AI could help with route planning

Even after ten years, the Wheelmap project is still developing and pursuing a clear vision. Looking forward, the aim is for wheelchair users not only to view places but also to plan fully accessible routes. However, this requires a lot of additional data as literally every kerb counts.

Svenja Heinecke’s idea is to use artificial intelligence. Detailed 360-degree views of streets are often already available.

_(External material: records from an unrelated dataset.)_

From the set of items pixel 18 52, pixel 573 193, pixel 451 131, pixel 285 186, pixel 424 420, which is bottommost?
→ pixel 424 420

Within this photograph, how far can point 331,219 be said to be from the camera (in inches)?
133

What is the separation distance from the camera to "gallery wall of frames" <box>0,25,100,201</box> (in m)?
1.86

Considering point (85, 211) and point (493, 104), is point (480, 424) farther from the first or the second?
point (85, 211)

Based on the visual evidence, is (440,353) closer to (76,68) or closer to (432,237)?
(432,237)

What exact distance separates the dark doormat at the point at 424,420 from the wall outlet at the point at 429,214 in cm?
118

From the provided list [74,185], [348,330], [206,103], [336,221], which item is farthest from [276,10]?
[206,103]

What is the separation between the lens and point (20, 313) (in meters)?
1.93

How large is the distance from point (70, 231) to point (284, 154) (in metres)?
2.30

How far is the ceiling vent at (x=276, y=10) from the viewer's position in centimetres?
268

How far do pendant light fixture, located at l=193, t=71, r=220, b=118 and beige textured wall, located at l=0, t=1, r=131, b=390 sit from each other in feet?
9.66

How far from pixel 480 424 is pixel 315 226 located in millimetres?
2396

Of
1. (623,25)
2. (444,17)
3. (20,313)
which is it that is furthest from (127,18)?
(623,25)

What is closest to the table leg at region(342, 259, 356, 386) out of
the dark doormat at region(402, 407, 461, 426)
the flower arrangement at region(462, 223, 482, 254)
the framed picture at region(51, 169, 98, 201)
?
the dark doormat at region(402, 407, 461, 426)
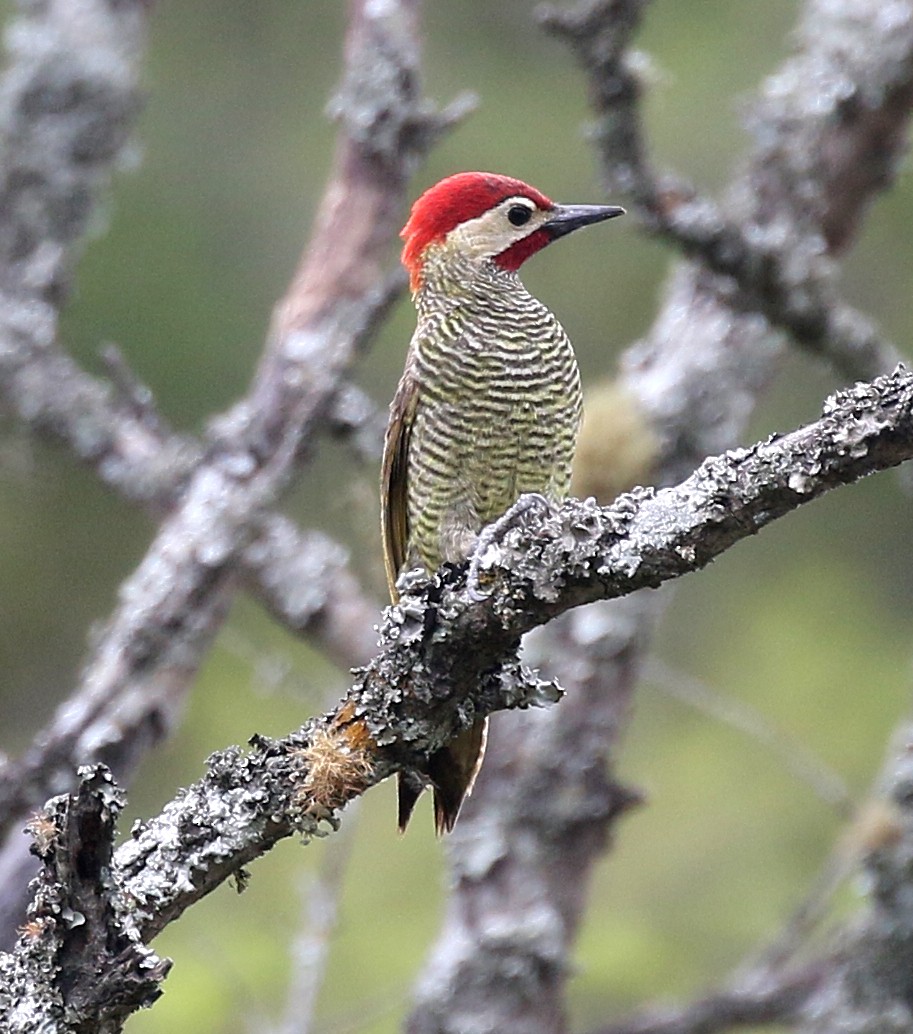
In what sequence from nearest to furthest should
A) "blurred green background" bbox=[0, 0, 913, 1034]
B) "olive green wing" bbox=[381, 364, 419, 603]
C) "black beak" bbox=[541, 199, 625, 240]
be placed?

What is missing are clever systems that can identify obstacles in the mass of images. “AI offers growing potential for us in this respect,” says Heinecke, although she also admits that the small team currently has far more questions than solutions.

Will Wheelmap ever be finished? Heinecke certainly hopes so, saying, “It would be better if there were no need for us at all any more.” As she puts it, the goal has to be a world in which accessibility is the standard. “Projects for the common good such as ours provide the impetus for necessary political change.”

Further information

Sozialhelden

The non-profit organisation SOZIALHELDEN runs Wheelmap. It has been working on social projects since 2004. The original founders Raul Krauthausen and Jan Mörsch are still active in the organisation today. The team have since grown and now assist other non-profit projects. Among other things, the SOZIALHELDEN academy teaches such subjects as social media work and inclusive graphic design, showing the tools they use.

Bundesfachstelle Barrierefreiheit

The term accessibility can mean a lot of different things. For wheelchair users, it is a place without steps. Yet, vision- and hearing-impaired people as well as people with limited reading comprehension have their own criteria. Even wheelchair users have different needs – while one person may fit through the toilet door, another person with a wider e-wheelchair may get stuck.